**Task objective:**
Format every one of the rows below as a two-column CSV with a header line naming the columns "instruction" and "output". Give one line per row, with the row's text under the first column and its answer under the second, each in a single quoted field with line breaks replaced by spaces.

**Given records:**
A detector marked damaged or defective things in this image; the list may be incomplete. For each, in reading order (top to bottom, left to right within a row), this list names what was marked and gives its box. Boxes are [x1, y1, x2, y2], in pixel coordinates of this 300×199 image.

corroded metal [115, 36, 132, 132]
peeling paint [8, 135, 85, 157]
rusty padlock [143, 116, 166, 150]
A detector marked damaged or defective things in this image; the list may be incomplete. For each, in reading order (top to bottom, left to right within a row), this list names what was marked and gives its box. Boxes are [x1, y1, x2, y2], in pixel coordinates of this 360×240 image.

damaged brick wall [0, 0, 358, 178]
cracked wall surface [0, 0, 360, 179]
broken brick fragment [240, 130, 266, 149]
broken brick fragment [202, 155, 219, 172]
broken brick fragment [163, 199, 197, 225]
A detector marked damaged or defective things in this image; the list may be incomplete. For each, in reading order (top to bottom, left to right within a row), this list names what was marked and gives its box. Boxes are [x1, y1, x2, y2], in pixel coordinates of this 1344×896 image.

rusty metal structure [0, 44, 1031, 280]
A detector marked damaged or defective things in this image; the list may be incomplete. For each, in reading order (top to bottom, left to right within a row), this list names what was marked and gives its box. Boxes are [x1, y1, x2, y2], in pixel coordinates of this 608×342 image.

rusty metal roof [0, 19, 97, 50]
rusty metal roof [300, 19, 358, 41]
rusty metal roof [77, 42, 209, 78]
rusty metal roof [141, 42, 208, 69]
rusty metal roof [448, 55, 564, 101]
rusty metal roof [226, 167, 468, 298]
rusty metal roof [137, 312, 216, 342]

**Worked answer:**
instruction,output
"A detector marked damaged or defective things in this image; the list may be incomplete. For each, in reading order (top to bottom, left to right within a row), this list names what was marked and gives its box. Boxes are [x1, y1, x2, y2], in pixel coordinates of this 300×199 image.","corroded metal [115, 36, 132, 132] peeling paint [8, 135, 85, 157] rusty padlock [143, 116, 166, 150]"
"A detector marked damaged or defective things in this image; the list may be incomplete. For each, in reading order (top to bottom, left to right within a row), this list names what was marked and gives its box. Boxes are [x1, y1, x2, y2], in pixel coordinates of this 360×240 image.","damaged brick wall [0, 0, 358, 178] cracked wall surface [0, 0, 360, 179] broken brick fragment [240, 130, 266, 149] broken brick fragment [202, 155, 219, 172] broken brick fragment [163, 199, 197, 225]"
"A detector marked damaged or defective things in this image; the list may be incomplete. For each, in reading order (top to bottom, left to right within a row), this list names what was marked and gives its box. Boxes are [x1, y1, x2, y2], in pixel coordinates of this 1344×896 image.","rusty metal structure [0, 44, 1031, 280]"
"A detector marked damaged or defective things in this image; the list may be incomplete. For each, in reading order (top to bottom, left to right within a row), this list names what was marked and gives its box. Boxes are [x1, y1, x2, y2], in pixel coordinates of this 608×342 image.","rusty metal roof [0, 19, 97, 50] rusty metal roof [300, 19, 358, 41] rusty metal roof [77, 42, 209, 78] rusty metal roof [141, 42, 208, 69] rusty metal roof [448, 55, 564, 101] rusty metal roof [226, 167, 468, 298] rusty metal roof [137, 312, 216, 342]"